* _WHAT THE TASK ASKS_: Print the listing below again, exactly. Skip the pictures.

* _INFORMATION SHOWN_:
^^^^^^^^
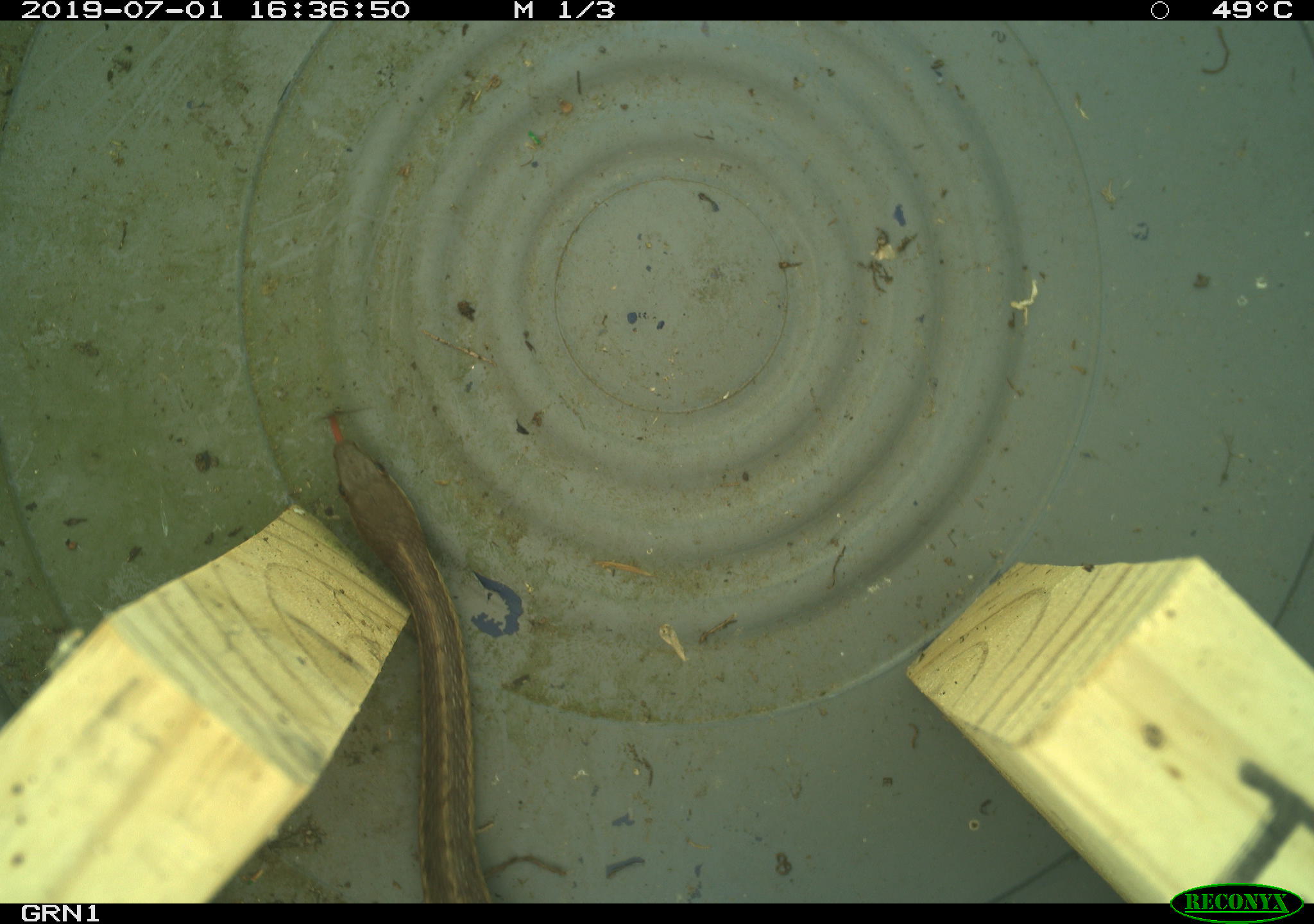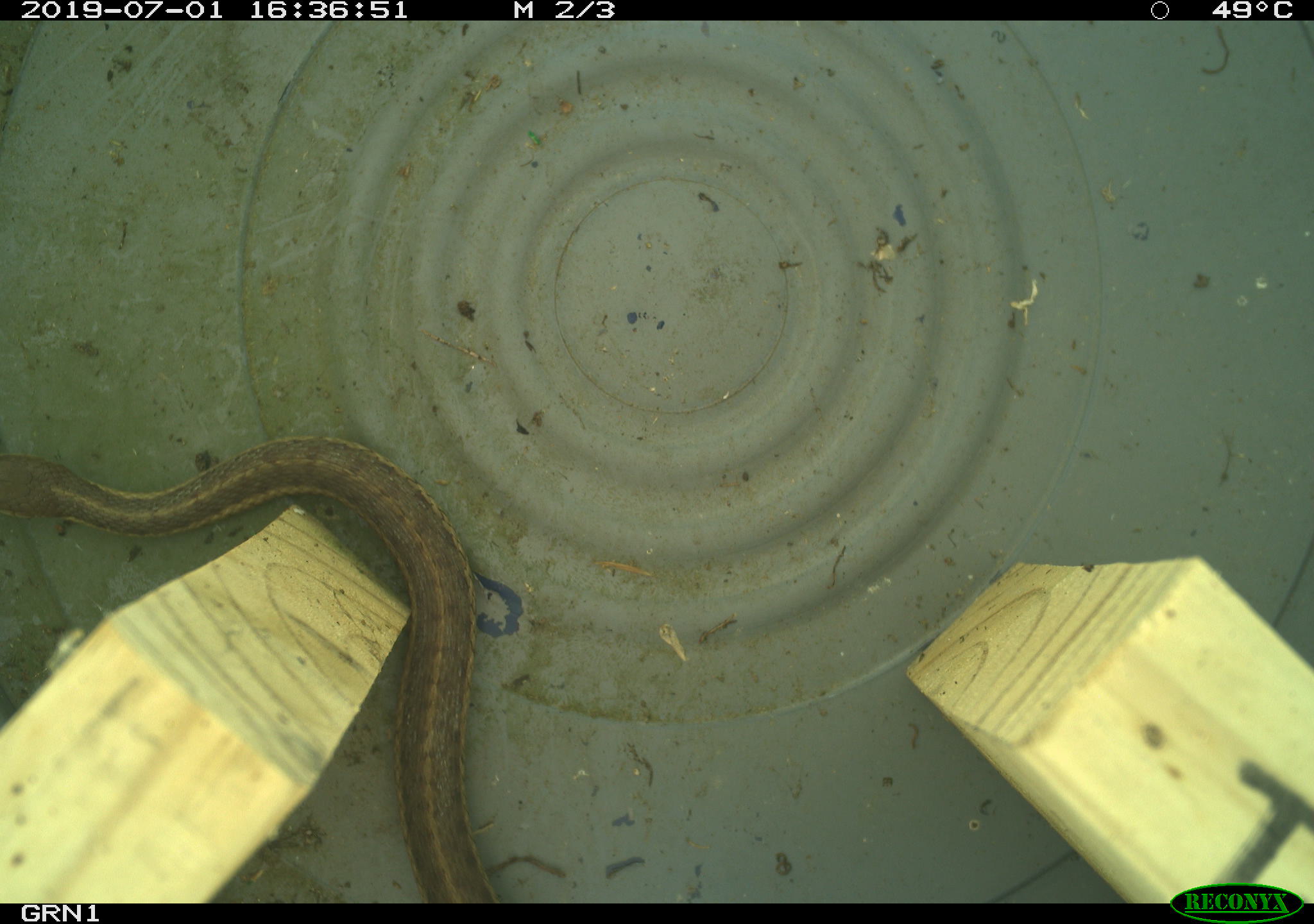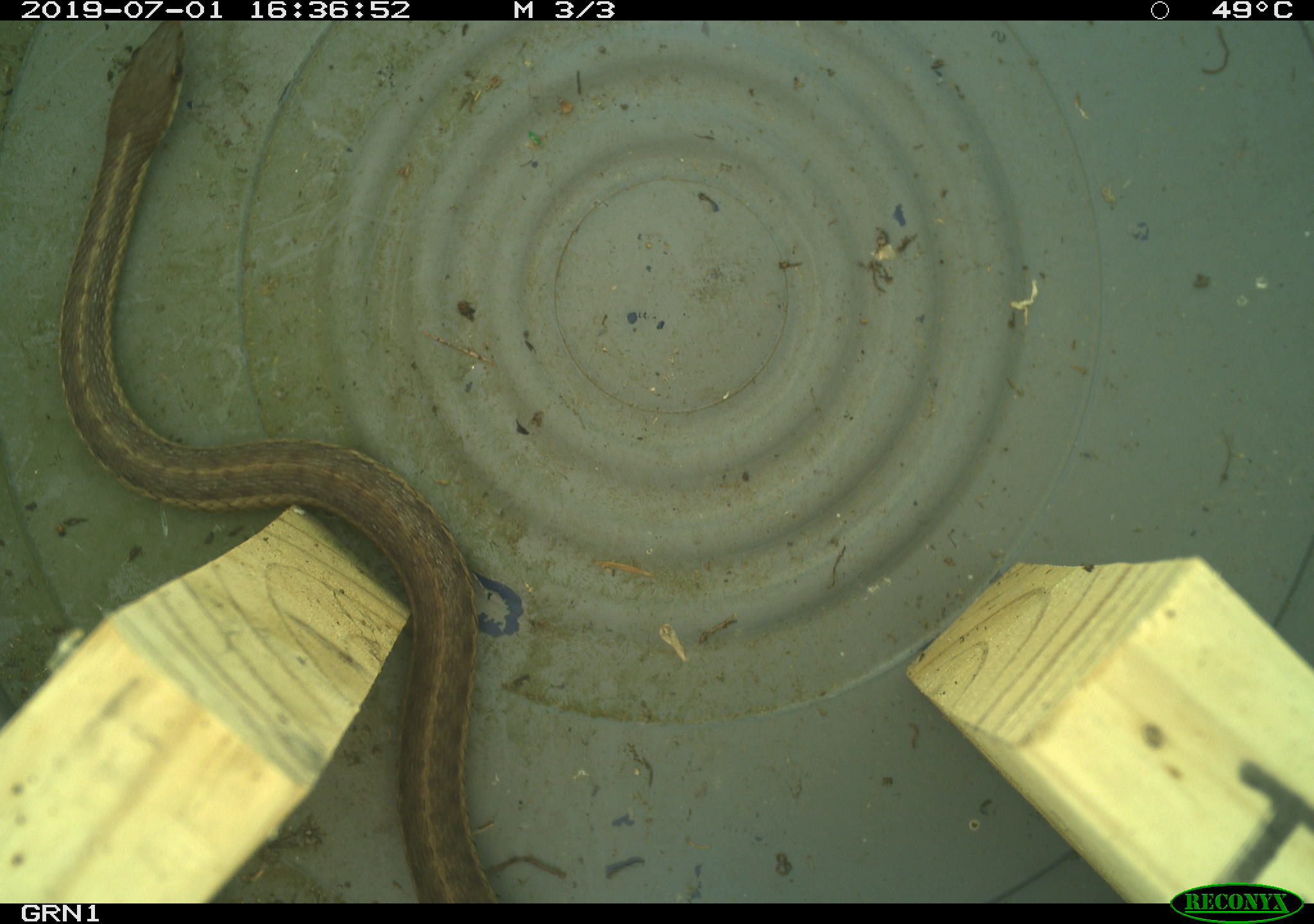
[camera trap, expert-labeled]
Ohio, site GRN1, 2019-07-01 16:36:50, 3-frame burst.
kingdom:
^^^^^^^^
* _SOLUTION TO THIS EXERCISE_:
[camera trap, expert-labeled]
Ohio, site GRN1, 2019-07-01 16:36:50, 3-frame burst.
kingdom:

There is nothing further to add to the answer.